Sebagaimana dapat kita baca pada buku yang ditulis oleh ‘Abd al-Qādir ibn Muhammad al-Dimashqi al-Nu’aimī, dalam ‘Al-Dāris fī Tārīkh al-Madāris vol. 1,’
al-Ghazali tetap terlibat dalam aktivitas keilmuan selama berada di
Damaskus, secara cukup signifikan, sehingga lokasi tempat majelis itu
diadakan di Masjid Jami’ Damaskus dikenal sebagai al-Ghazaliyah.

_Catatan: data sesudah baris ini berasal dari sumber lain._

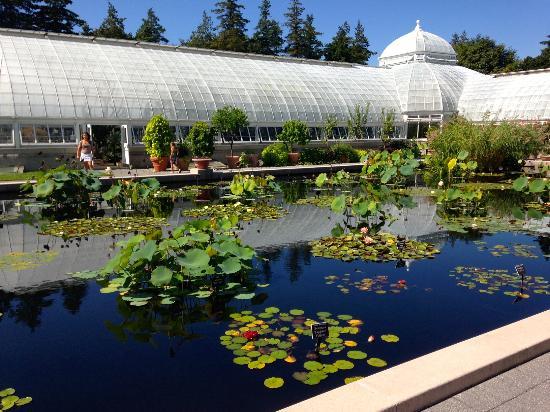 La replica de la casa azul de frida khlao picture of new york botanical garden bronx for Bronx botanical garden free admission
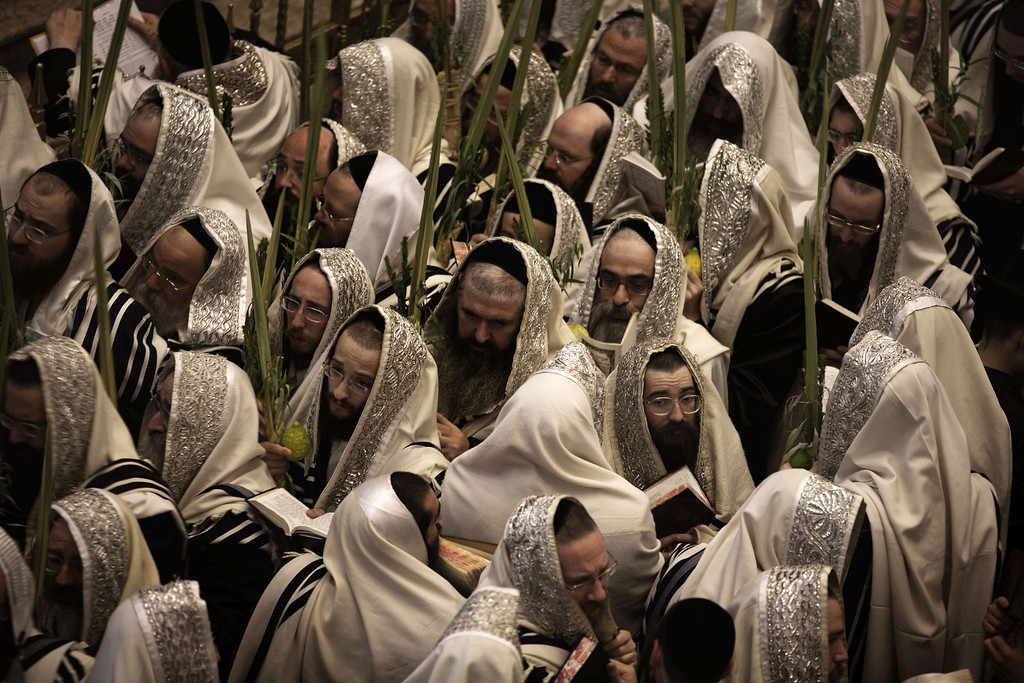 . Ultra-Orthodox Jews of the Belz Hasidic Dynasty hold the four plant species: the Lulav (palm leave stalk), the Etrog (citrus), the Hadas (myrtle) and the Arava (willow-branches), as they pray during the last day of Sukkot, or the feast of the Tabernacles, at their synagogue in  Jerusalem on September 25 , 2013. Thousands of Jews make the week-long pilgrimage to Jerusalem during Sukkot, which commemorates the desert wanderings of the Israelites after their exodus from Egypt. MENAHEM KAHANA/AFP/Getty Images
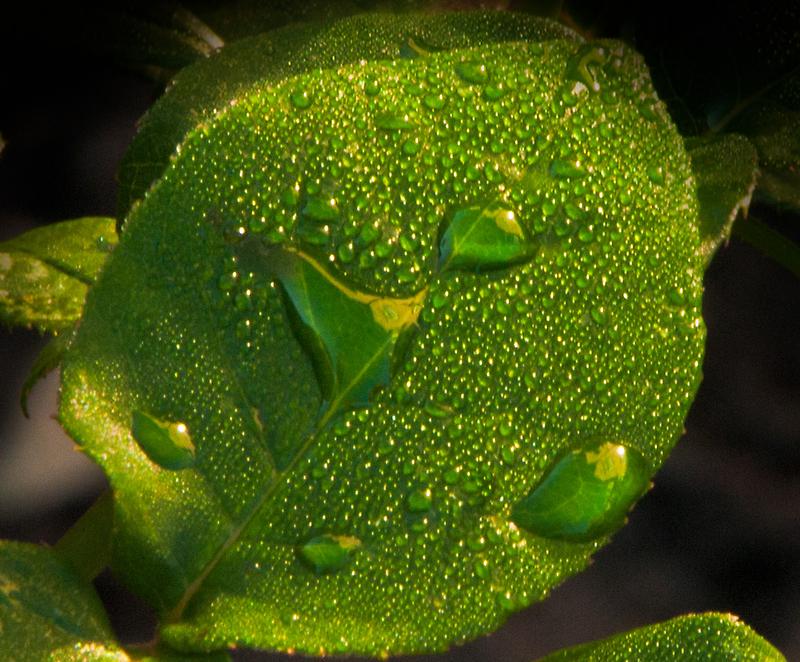 Dew  by Kelvin Hughes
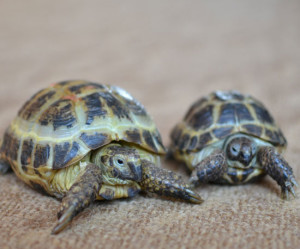 Среднеазиатская черепаха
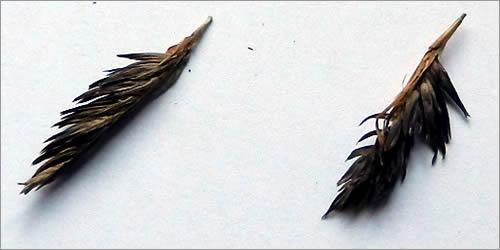 Bamboo Seed Heads (Raceme)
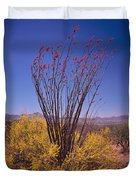 Ocotillo And Palo Verde Duvet Cover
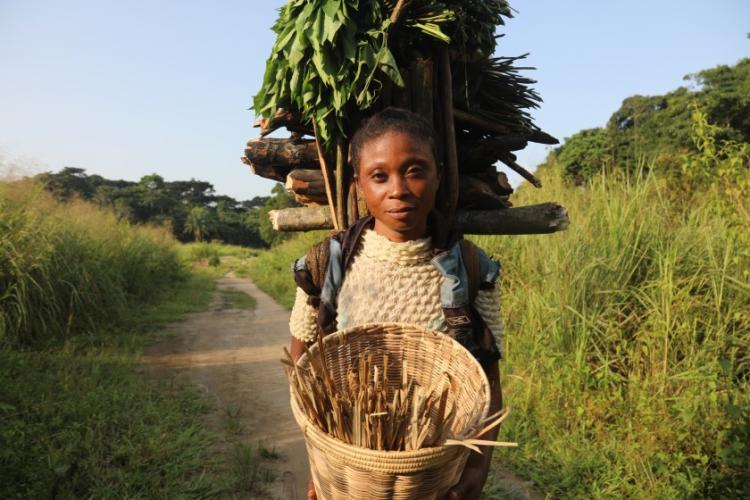 Mafi Esefa collects wood and cassava leaves. Image by Peter Yeung/The Los Angeles Times. Congo, 2020.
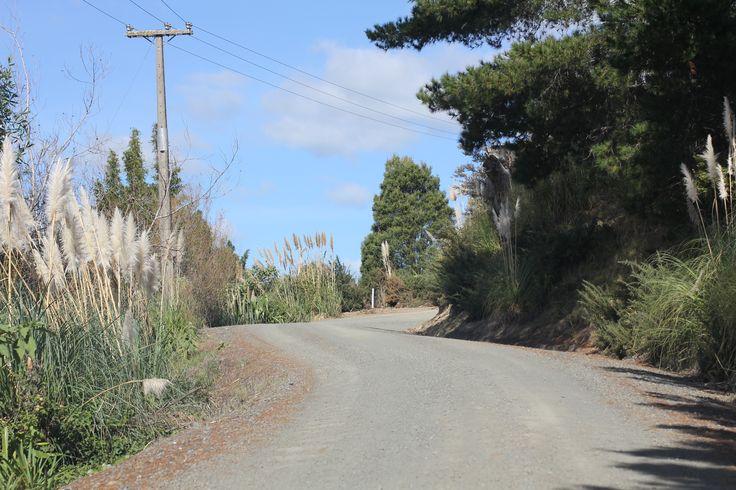 Dirt road in Kohukohu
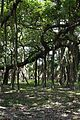 Great Banyan Tree - Indian Botanic Garden - Howrah 2012-09-20 0057.JPG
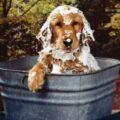A-hora-do-banho-com-os-cachorros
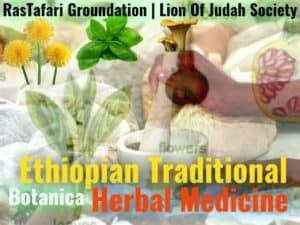 Ethiopian Traditional Herbal Medicine | Botanica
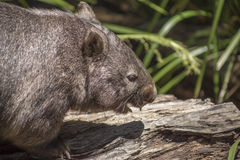 Wombat showing teeth. Australian Common Wombat eating showing teath Royalty Free Stock Photo
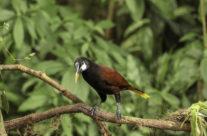 Montezuma oropenola / (Psarocolius montezuma)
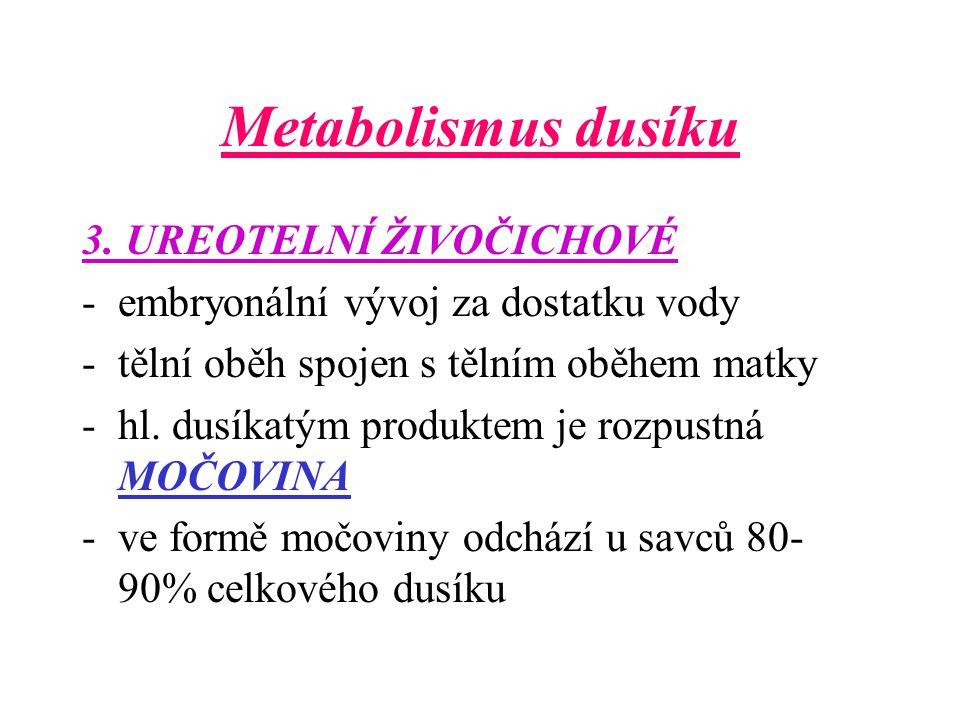 Metabolismus dusíku 3. UREOTELNÍ ŽIVOČICHOVÉ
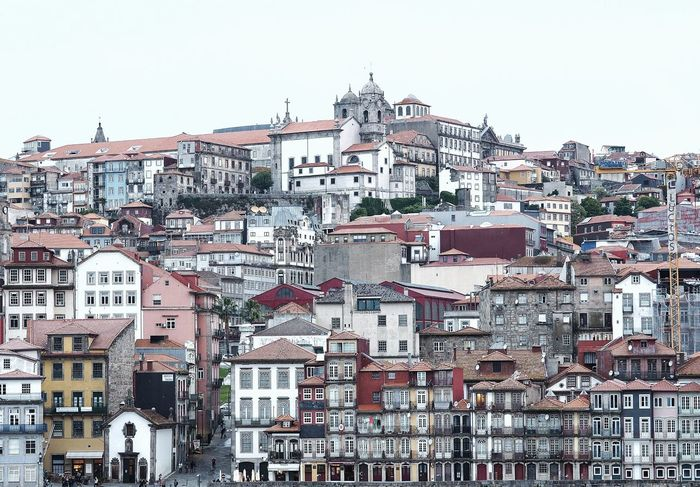 Architecture City City Street Cityscape Oporto Oporto, Portugal Portugal Architecture Building Exterior Built Structure City Cityscape cityscapes Clear Sky Day House No People Outdoors Portugaldenorteasul Residential Building Sky Streetphotography Town Tree White Background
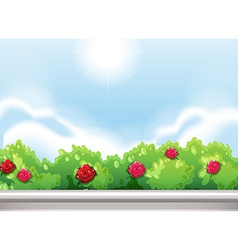 Roses at the park vector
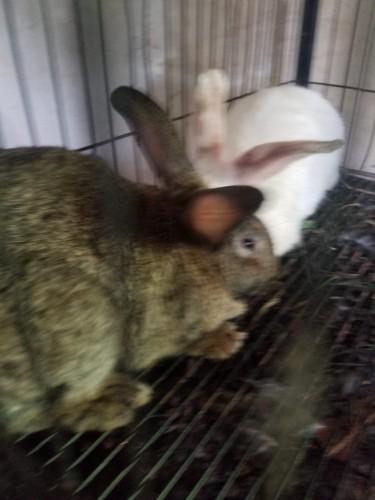 2 Female Adult Flemish Giant Mix Rabbits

Al-Ghazali juga tetap mengajar dan menulis hingga ke akhir hayatnya,
walaupun kini dengan pendekatan sufistik.
Keberpihakan
al-Ghazali terhadap tasawuf juga tidak menghalanginya dari sikap kritis
terhadap perilaku menyimpang atau tidak tepat di dalamnya. Di dalam
bukunya Ayyuha ‘l-Walad, misalnya, ia menulis:
“Wahai anakku,
adalah satu keharusan bagimu bahwa kata-kata dan perbuatanmu sejalan
dengan hukum Islam, karena pengetahuan dan amal tanpa keselarasan dengan
syariah adalah kesesatan. Dan adalah penting bahwa engkau tidak tertipu
oleh ungkapan-ungkapan gembira yang berlebihan serta tangisan-tangisan
yang keras dari kaum Sufi, karena ditempuhnya jalan ini adalah dengan
perjuangan (mujahadah) dan pemutusan dari syahwat yang ada dalam jiwa
serta penghancuran nafsu dengan pedang disiplin/ latihan (sayf
al-riyāḍah), bukan dengan tangisan-tangisan yang keras dan hal-hal yang
berlebihan.
Sebagai seorang
ulama, al-Ghazali tidak terasing dari kompetensi dan peranan yang
berkaitan dengan negara ataupun sosial kemasyarakatan. Dalam kitab
Sejarah Ibn al-Athīr misalnya ada sebuah contoh menarik tentang
pentingnya posisi al-Ghazali yang cukup didengar dan dipandang dalam
permasalahan kenegaraan. Dikisahkan bahwa saat Sultan Bani Saljuk
Malikshah meninggal dunia pada tahun 1092, salah seorang istrinya ingin
agar putranya yang baru berumur empat tahun, Mahmud, diangkat menjadi
sultan yang baru sebagai pengganti. Khalifah dan juga para emir
menyetujui keinginannya itu. Namun Khalifah mensyaratkan bahwa dalam
pelaksanaannya urusan administrasi, pajak, dan pengaturan negara secara
umum dikendalikan oleh wazir Tajul Muluk, sementara ketentaraan dipegang
oleh emir yang lain lagi.
Ibu Mahmud pada
awalnya tidak setuju dengan hal ini. Namun setelah al-Ghazali turun
tangan dan menyampaikan nasihatnya, ia menerima keputusan itu.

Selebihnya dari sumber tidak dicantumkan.